What the task asks: For this exercise, output the entries below exactly from the line that holds "this 700×467 image." to the line that holds "this 1347×896 image.", both ends included. No pictures belong in the copy.

The data:
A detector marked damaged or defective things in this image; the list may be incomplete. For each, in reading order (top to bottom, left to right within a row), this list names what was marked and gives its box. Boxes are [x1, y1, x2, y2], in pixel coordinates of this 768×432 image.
* * *
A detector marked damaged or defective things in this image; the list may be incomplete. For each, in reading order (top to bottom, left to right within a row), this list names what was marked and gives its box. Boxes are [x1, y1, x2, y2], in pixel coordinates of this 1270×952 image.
...
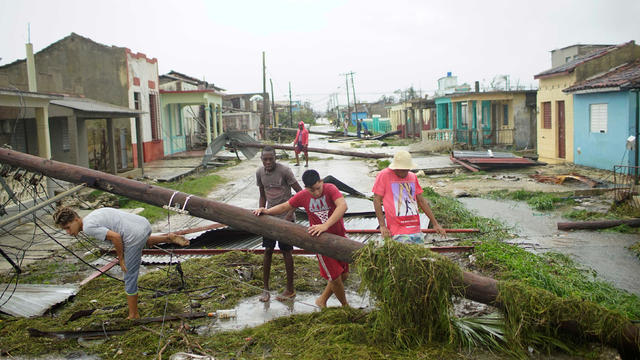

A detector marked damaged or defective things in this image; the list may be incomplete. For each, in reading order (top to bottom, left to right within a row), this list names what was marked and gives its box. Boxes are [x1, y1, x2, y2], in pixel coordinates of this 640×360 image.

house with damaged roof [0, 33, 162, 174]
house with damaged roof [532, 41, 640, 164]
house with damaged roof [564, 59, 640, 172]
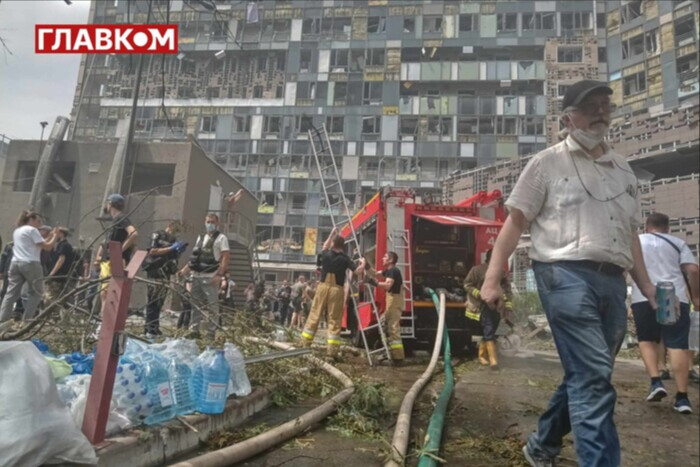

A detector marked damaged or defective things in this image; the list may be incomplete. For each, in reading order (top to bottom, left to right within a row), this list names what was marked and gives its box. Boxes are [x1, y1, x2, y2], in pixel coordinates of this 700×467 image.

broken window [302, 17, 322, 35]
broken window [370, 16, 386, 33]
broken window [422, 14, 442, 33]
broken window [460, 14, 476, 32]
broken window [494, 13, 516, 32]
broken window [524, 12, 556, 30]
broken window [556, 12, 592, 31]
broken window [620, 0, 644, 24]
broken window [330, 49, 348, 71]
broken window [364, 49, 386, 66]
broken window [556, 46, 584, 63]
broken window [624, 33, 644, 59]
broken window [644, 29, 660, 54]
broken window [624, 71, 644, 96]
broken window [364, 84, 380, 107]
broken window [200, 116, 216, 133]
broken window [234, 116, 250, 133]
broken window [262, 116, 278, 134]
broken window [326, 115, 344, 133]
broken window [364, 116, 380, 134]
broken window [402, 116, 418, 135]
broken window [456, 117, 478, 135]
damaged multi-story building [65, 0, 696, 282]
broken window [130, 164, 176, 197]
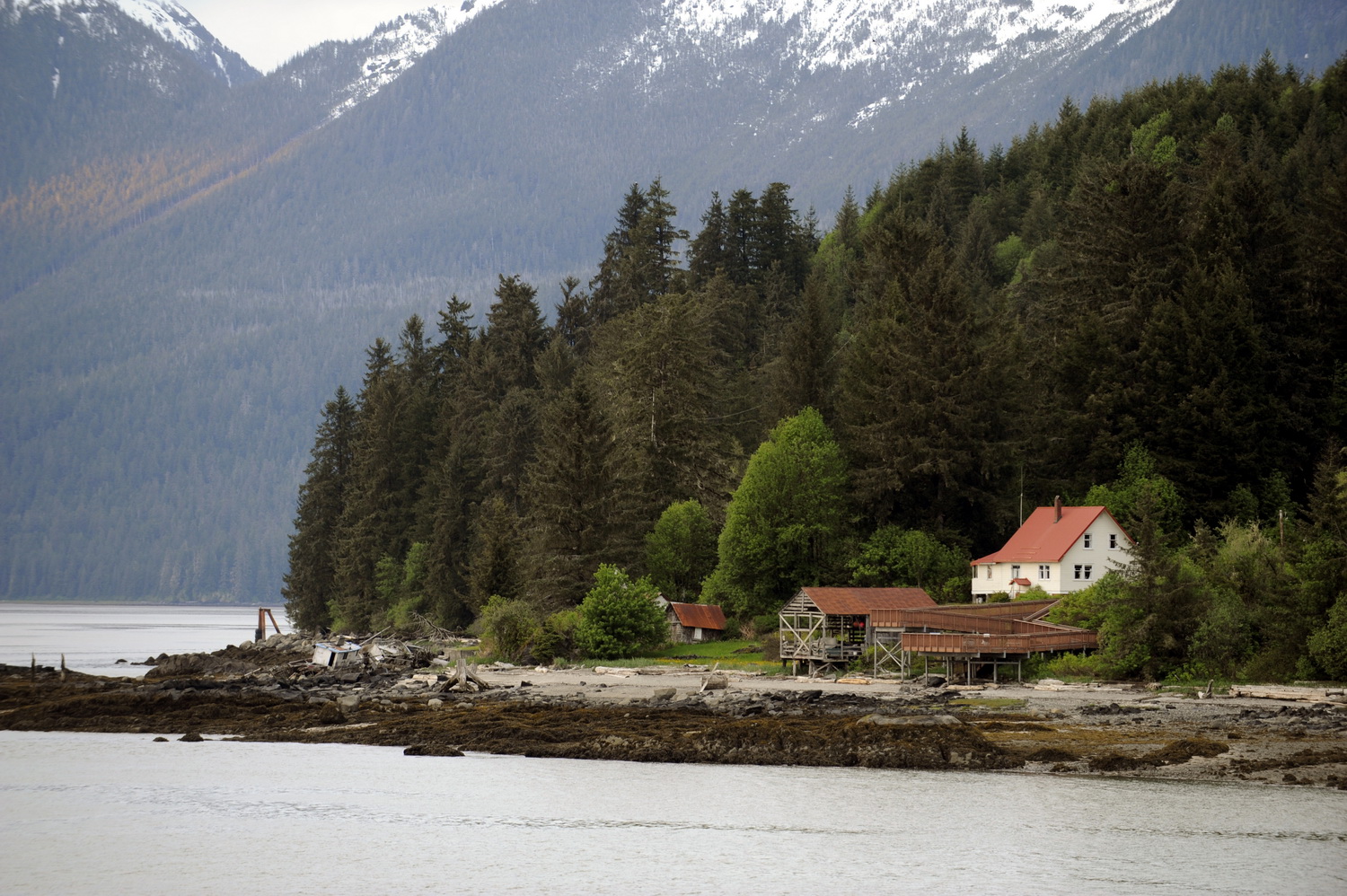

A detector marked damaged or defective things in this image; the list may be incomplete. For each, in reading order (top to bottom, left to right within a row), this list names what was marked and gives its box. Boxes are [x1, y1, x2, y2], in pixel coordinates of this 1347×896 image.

Result below:
A detector marked damaged or defective things in this image; the list may be incomplete. For each, in reading order (top to bottom, left to right within a row), this list names what was marked and gives its box. Boxes are [x1, y1, x2, y2], in pixel coordinates of this 700×467 image.

broken window [302, 17, 322, 35]
broken window [370, 16, 386, 33]
broken window [422, 14, 442, 33]
broken window [460, 14, 476, 32]
broken window [494, 13, 516, 32]
broken window [524, 12, 556, 30]
broken window [556, 12, 592, 31]
broken window [620, 0, 644, 24]
broken window [330, 49, 348, 71]
broken window [364, 49, 386, 66]
broken window [556, 46, 584, 63]
broken window [624, 33, 644, 59]
broken window [644, 29, 660, 54]
broken window [624, 71, 644, 96]
broken window [364, 84, 380, 107]
broken window [200, 116, 216, 133]
broken window [234, 116, 250, 133]
broken window [262, 116, 278, 134]
broken window [326, 115, 344, 133]
broken window [364, 116, 380, 134]
broken window [402, 116, 418, 135]
broken window [456, 117, 478, 135]
damaged multi-story building [65, 0, 696, 282]
broken window [130, 164, 176, 197]

A detector marked damaged or defective things in this image; the list may be incomplete. For each, in reading order (top to bottom, left to right within a row), this list names what was marked and gives its box. Boxes are [x1, y1, x2, y2], in pixel coordinates of this 1347×896 image.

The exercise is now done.